# START OF Data supplied

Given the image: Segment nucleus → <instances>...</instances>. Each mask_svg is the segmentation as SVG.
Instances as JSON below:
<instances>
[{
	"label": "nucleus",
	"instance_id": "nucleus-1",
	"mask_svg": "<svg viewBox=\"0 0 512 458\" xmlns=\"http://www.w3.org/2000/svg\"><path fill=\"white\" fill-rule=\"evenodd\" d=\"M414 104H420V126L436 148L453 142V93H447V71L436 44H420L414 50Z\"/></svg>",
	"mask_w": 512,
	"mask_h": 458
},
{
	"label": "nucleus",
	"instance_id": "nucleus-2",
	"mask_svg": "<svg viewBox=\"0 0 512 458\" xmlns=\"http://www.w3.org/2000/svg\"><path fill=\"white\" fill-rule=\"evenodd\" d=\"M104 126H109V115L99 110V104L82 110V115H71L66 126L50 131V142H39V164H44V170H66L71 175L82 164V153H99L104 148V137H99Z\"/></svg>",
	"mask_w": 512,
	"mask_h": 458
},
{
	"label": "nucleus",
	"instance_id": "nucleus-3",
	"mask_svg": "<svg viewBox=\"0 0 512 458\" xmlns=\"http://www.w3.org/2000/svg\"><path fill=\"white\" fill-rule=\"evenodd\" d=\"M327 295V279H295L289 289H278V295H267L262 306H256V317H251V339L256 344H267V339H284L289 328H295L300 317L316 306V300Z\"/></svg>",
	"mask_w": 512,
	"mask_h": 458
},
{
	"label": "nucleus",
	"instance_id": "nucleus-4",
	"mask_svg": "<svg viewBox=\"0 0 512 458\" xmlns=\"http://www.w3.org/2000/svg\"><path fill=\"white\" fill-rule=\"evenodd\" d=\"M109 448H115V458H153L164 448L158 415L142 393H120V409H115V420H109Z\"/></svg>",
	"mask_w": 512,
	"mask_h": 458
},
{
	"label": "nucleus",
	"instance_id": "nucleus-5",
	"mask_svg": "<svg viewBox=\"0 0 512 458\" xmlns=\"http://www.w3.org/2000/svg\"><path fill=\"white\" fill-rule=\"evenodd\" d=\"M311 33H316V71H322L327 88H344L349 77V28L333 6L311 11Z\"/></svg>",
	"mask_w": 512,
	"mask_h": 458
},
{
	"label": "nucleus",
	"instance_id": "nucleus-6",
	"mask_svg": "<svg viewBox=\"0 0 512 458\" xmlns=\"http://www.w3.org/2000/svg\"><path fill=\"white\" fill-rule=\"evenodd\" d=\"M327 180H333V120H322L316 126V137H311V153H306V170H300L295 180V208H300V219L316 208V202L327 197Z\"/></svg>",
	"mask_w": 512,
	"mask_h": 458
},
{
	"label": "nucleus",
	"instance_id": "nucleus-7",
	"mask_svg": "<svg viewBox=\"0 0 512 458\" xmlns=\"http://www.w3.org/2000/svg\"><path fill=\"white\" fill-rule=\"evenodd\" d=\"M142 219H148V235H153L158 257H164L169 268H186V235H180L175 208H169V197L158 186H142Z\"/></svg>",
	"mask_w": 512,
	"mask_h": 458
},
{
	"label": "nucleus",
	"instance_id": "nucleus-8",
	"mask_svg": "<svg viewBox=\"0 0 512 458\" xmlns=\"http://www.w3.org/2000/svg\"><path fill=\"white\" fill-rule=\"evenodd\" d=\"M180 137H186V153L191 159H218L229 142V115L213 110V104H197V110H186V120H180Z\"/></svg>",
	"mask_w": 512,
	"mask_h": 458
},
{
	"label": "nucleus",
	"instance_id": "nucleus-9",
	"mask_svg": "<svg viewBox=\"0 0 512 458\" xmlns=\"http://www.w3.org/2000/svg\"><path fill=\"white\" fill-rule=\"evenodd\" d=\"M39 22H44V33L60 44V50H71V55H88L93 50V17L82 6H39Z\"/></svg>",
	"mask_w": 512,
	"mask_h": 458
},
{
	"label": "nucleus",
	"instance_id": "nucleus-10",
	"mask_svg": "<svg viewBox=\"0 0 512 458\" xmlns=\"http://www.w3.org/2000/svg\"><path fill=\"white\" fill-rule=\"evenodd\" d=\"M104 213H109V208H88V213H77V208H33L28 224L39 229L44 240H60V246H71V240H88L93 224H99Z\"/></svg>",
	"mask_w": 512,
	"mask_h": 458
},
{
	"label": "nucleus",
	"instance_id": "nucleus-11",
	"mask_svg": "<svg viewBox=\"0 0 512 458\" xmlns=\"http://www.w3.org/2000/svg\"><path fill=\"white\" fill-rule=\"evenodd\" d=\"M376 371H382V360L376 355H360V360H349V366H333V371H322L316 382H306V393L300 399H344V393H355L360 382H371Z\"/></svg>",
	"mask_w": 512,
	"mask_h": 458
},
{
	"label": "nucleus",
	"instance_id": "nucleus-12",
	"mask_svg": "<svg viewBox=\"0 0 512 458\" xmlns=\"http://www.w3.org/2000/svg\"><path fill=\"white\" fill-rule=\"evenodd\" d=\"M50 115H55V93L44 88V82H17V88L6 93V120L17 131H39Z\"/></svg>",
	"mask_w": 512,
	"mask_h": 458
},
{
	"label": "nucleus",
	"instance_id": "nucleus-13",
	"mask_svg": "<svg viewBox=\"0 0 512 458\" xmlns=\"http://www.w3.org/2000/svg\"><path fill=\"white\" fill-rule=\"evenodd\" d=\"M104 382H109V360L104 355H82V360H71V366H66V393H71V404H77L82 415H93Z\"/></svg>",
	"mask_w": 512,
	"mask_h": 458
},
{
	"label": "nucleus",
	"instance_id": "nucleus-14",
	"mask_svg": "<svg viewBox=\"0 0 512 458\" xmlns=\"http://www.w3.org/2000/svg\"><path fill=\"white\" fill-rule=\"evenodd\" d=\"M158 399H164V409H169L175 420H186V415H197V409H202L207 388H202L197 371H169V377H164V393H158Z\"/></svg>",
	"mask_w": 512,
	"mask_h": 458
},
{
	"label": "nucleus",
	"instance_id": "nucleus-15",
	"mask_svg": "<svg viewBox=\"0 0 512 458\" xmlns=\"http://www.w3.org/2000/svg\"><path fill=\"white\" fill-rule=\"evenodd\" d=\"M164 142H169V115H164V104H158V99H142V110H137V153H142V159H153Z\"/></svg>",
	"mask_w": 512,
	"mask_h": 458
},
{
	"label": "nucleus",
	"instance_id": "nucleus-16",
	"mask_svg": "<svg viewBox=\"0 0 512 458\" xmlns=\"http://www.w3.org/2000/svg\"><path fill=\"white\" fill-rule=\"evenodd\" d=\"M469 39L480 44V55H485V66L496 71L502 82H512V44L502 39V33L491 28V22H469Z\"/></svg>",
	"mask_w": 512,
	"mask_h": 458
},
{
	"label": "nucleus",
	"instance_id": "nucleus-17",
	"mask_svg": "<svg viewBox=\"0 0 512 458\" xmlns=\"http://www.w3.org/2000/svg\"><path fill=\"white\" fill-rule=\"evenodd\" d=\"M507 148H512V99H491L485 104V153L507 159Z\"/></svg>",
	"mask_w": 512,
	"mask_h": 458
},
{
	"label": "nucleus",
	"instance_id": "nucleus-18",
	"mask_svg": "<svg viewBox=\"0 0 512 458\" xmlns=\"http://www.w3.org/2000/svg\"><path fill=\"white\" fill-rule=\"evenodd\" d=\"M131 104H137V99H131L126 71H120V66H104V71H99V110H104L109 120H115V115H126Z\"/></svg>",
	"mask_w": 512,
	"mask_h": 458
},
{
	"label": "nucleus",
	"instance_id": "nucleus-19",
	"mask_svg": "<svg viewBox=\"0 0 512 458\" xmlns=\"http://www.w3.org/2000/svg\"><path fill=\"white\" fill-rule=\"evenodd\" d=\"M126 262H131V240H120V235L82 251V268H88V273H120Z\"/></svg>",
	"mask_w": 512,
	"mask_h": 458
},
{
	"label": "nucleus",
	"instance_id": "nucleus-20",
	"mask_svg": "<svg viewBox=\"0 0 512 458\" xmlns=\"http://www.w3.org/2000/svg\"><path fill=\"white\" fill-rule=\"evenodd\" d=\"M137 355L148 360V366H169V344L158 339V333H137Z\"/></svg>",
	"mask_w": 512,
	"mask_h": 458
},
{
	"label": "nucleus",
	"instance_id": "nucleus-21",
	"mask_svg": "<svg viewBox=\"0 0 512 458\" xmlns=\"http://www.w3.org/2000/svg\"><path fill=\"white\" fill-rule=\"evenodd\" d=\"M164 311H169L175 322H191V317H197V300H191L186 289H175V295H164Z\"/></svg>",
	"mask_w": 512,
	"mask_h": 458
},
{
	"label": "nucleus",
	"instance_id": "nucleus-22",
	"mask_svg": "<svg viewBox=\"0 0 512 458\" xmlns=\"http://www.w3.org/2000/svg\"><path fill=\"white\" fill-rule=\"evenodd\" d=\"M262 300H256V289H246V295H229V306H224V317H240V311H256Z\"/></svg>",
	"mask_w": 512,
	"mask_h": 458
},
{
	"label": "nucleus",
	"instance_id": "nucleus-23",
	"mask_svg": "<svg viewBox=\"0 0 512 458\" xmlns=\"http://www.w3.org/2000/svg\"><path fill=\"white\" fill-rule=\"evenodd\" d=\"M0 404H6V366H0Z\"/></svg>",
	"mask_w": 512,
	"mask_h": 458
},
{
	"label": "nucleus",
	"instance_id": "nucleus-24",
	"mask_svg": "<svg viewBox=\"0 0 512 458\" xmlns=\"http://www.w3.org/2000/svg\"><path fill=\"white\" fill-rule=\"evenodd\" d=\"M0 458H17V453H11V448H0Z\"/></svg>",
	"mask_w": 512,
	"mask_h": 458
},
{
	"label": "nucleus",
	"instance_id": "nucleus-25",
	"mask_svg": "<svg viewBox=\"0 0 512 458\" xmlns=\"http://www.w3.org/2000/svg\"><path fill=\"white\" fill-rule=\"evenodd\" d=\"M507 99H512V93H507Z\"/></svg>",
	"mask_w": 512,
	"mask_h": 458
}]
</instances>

# END OF Data supplied

- [Required work]: Starting at the first line of the records and ending at the line that contains "104H420V126L436 148L453 142V93H447V71L436", rewrite those lines with "nucleus-1" changed to "nucleus-01" and nothing else altered.

- [Complete output]:
Given the image: Segment nucleus → <instances>...</instances>. Each mask_svg is the segmentation as SVG.
Instances as JSON below:
<instances>
[{
	"label": "nucleus",
	"instance_id": "nucleus-01",
	"mask_svg": "<svg viewBox=\"0 0 512 458\" xmlns=\"http://www.w3.org/2000/svg\"><path fill=\"white\" fill-rule=\"evenodd\" d=\"M414 104H420V126L436 148L453 142V93H447V71L436 44H420L414 50Z\"/></svg>",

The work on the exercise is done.